不眠症は、入眠困難・中途覚醒・早朝覚醒・熟眠感の欠如といった睡眠障害を主症状とし、日中の機能低下を伴う慢性の状態として定義されます。
不眠は単なる「眠れない」状態ではなく、生活の質や心身の健康に深刻な影響を及ぼす病態であり、糖尿病・高血圧・心血管疾患などとの関連が報告されています。
臨床では睡眠日誌や質問票(PSQIなど)に加え、客観的な睡眠データを用いることで治療評価や生活改善策の立案に活用されます。

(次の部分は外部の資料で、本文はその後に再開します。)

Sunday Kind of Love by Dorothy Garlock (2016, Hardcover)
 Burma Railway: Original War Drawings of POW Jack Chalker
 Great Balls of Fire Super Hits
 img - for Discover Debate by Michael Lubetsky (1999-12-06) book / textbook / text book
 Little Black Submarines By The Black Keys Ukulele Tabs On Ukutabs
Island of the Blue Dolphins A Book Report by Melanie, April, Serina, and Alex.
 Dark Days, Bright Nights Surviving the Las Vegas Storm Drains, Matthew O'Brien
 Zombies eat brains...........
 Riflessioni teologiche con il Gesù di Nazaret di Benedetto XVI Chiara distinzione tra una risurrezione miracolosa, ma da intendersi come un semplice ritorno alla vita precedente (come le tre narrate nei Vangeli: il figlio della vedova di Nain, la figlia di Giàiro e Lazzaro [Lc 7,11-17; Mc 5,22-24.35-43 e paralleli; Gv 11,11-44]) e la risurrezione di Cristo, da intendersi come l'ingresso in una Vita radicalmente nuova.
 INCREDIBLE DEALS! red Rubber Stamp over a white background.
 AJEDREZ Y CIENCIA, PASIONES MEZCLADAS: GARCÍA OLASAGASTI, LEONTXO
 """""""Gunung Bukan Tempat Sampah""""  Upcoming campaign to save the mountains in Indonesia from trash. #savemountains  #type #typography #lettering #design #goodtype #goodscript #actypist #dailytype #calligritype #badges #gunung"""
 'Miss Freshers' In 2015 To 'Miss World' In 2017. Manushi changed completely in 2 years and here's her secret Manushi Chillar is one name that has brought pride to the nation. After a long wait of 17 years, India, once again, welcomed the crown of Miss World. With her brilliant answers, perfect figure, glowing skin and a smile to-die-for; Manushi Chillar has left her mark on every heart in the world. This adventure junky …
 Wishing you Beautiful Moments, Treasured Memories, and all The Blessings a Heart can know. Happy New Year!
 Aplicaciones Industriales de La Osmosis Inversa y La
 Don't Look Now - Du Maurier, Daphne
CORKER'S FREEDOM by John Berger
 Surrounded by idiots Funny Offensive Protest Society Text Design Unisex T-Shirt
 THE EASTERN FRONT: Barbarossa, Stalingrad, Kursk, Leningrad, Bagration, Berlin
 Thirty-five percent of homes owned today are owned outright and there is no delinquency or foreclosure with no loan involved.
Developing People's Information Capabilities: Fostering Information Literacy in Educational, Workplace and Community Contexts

近年、Apple Watchなどのスマートウォッチを用いて、睡眠の連続的なトラッキングが可能になりました。
Apple Watchの睡眠評価は、脳波(EEG)を直接測定するポリソムノグラフィ(PSG)ではなく、加速度センサーや心拍センサーを用いた“推定モデル”に基づいています。
具体的には、体動、心拍数の変動、呼吸のリズムなどを総合解析し、睡眠時間や睡眠中の姿勢・覚醒パターンを推定します。

臨床研究では、Apple Watchの睡眠トラッキングがPSGと比較して睡眠と覚醒の判別で高い一致率を示す一方、睡眠段階(レム睡眠・深睡眠など)の正確性は限定的であることが確認されています。
例えば、全体の睡眠時間はPSGと比較して相関が高いものの、深睡眠を過小評価し、浅い睡眠を過大評価する傾向があるとの報告があります。
これは、Apple Watchが体動や心拍変動などの周辺指標から独自のアルゴリズムで睡眠段階を推定しているためです。
したがって、重度の睡眠断片化や頻繁な覚醒がある不眠症例では誤差が大きくなることもあります。

Apple Watchの特徴は、長期的で継続的なデータ取得が容易であることです。
不眠症のように日々の睡眠パターンに変動がある状態では、1夜限りの検査よりも複数夜のデータを解析することが有用です。
睡眠導入後の入眠潜時(睡眠に入るまでの時間)、総睡眠時間、睡眠中の中途覚醒の傾向といったパターンを視覚化し、患者自身が生活習慣との関連を理解するのに役立ちます。
また、Apple Healthアプリやサードパーティーの睡眠分析アプリを通じて、過去の睡眠傾向を日・週・月単位で振り返ることができ、自己管理ツールとしての価値も高まっています。

一方で、いくつかの制限を理解することも重要です。
Apple Watchの睡眠解析はあくまで推定データであり診断ツールではないため、不眠症そのものの確定診断や睡眠障害(例:睡眠時無呼吸症候群や周期性四肢運動障害)の診断には向きません。
専門的な評価や治療が必要な場合には、医療機関でのポリソムノグラフィや臨床専門医による評価が不可欠です。
また、ユーザーが睡眠データを過度に重視することで「スコアへの固執」が不眠を悪化させることもあり、“オルトソムニア”と呼ばれる現象にも注意が必要という指摘もあります。

さらに、Appleは最新のソフトウェアアップデートや睡眠時無呼吸の兆候検出機能を含め、睡眠データの活用を進めています。
これらの進展により、将来的にはより高度な睡眠パターン解析や疾患リスクの評価が可能になる可能性も期待されています。

総じて、Apple Watchによる睡眠パターン解析は、不眠症の患者が自分の睡眠習慣と傾向を客観的に理解し、改善へとつなげるためのツールとして有用ですが、医療的な診断や治療評価は専門的検査と併用することが必要です。
また、データを単独で過信するのではなく、専門医との相談や具体的な生活改善と合わせて活用することが推奨されます。